Sylvia tried to keep her face a stone. She knew Ava was tired of hearing about her problems with Devon. Everybody was. Some days she’d resort to chatting about him in the car or to a wheelbarrow full of topsoil, a dirty coffee cup or a drawer of sensible stretched-out panties.

Maybe Sylvia would go back to her own apartment to sleep and let the television be the only noise in the room. “We’ll be seeing JJ before too long. I hope he doesn’t need a job. He’ll be barking up the wrong tree around here.” Sylvia was glad for JJ that he could come rolling into town like Big Daddy Rich, money like a superpower at his fingertips. Vanity wasn’t vain if it wasn’t about you. Of course Sylvia realized JJ’s triumphant return had to be about her too. Someone like her, someone black, someone once poor, could come back to town and smash it underfoot. No, not smash it. That was wrong. He could be in control now and not tossed in any direction the wind blew. The cool of the ground, even the rocky places on the patio, felt good on Sylvia’s bare feet. She bent to pull some small weeds from between the pavers. She had never wanted Ava to have to hold her up or become her helper.

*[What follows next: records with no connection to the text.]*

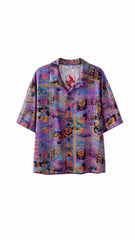 Hippie Printed Blouse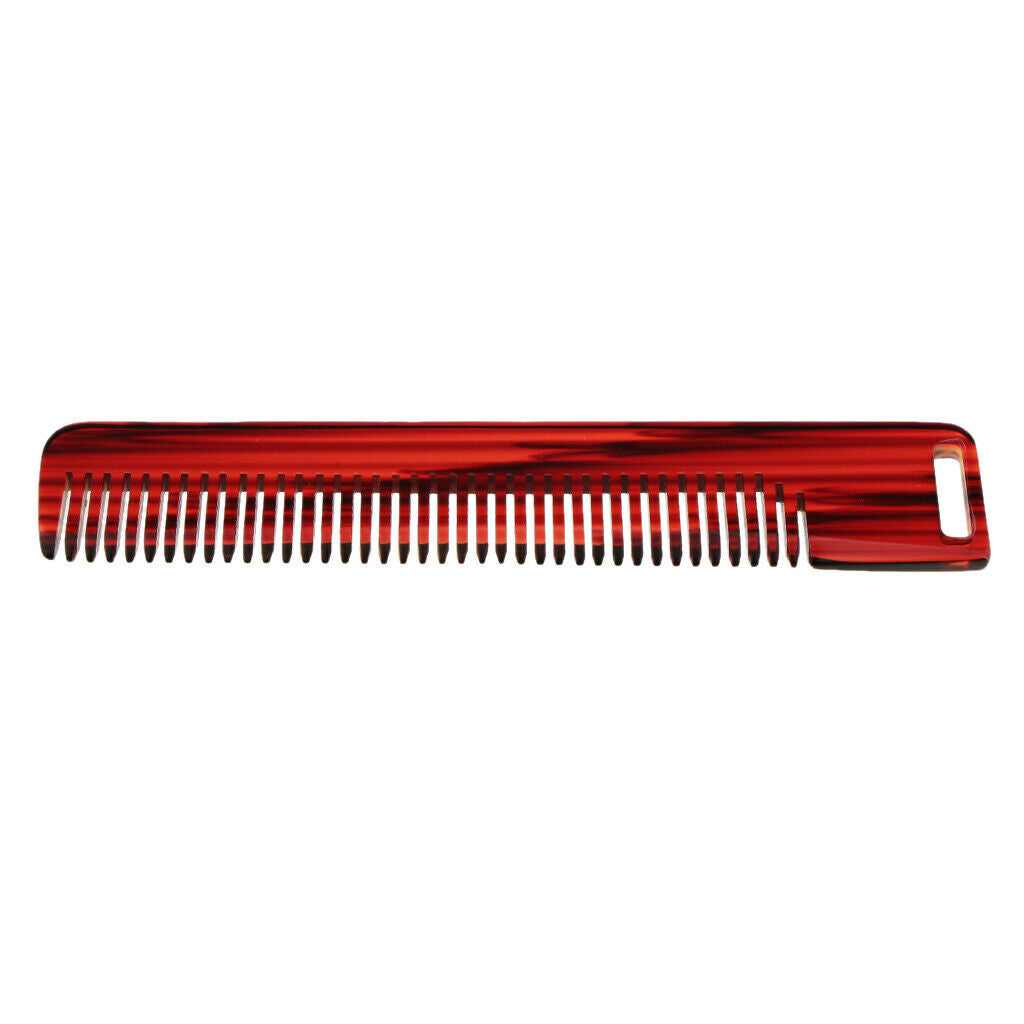 Straight Beard Comb for Men - Beard Comb -  Comb for Grooming & Combing Hair,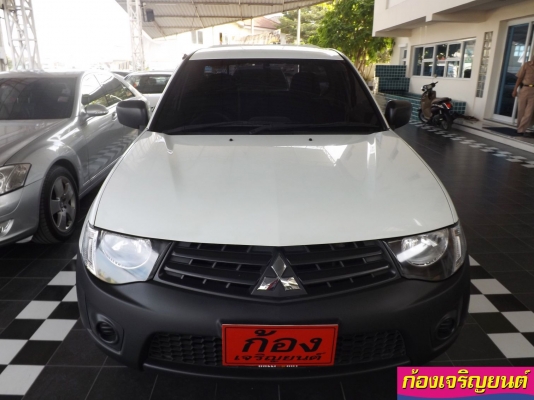 MITSUBISHI TRITONตอนเดียว เบนซิน ติดแก๊ส LPG หัวฉีด ปี 2013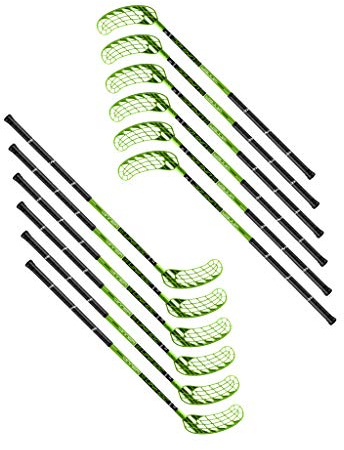 UNIHOC Golvboll/unihockey racketset WINNER, 87 cm skaftlängd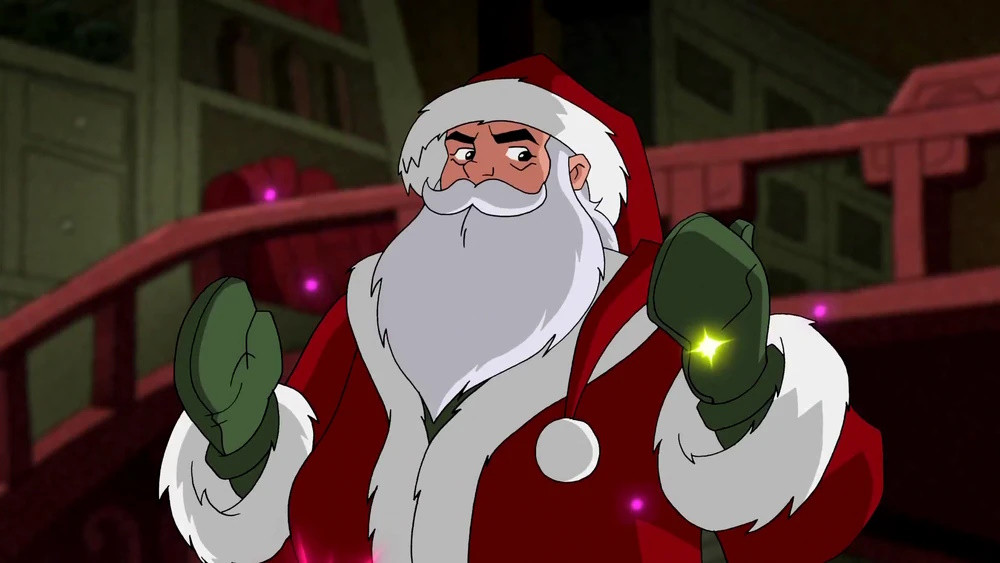 A still from Merry Christmas
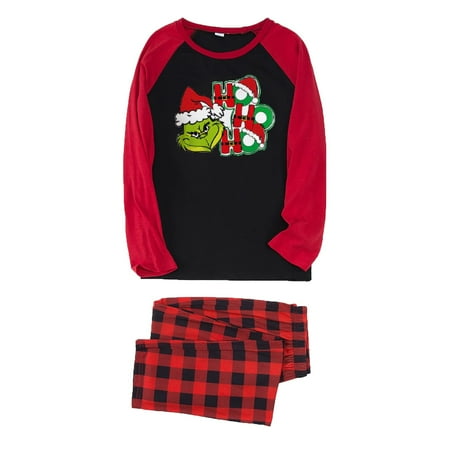

Yubatuo Christmas Pajamas Family Christmas Pajamas Matching Sets Family Matching Pajamas Set Xmas Sleepwear Christmas Jammies Christmas Pjs Sets for Women Men Boy Girl Best Christmas Gift
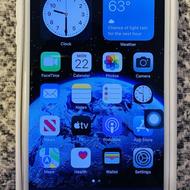 ایفون7پلاس128گیک باتری87درصد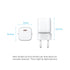 Vention Wall Charger Gan Mini Adaptor USB Type C 30W EU - FAK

Ava stared intently at her mother’s face.

“What are you looking at?” Sylvia asked.

When a parent has trouble it can be very hard, maybe impossible not to make it into the child’s sadness. The child becomes a helper, a new creation. Not quite a spouse but no longer young enough. Some of that was inevitable of course, part of the unfairness life doles out.

“Don’t start talking to me about a pedicure again,” Sylvia said.

Ava tried to laugh, but she couldn’t get the sound out and into the air. Of course JJ’s absence had hurt her mother too. “You’re right, Mama. He’ll be here when the house is done.”

Sylvia hesitated. A look, a panic had flashed on Ava’s face and was just as quickly gone. She would mind her own business. When Ava wanted to tell her she would. No need to pry.

“Now, let’s talk about what’s wrong with you,” Sylvia said.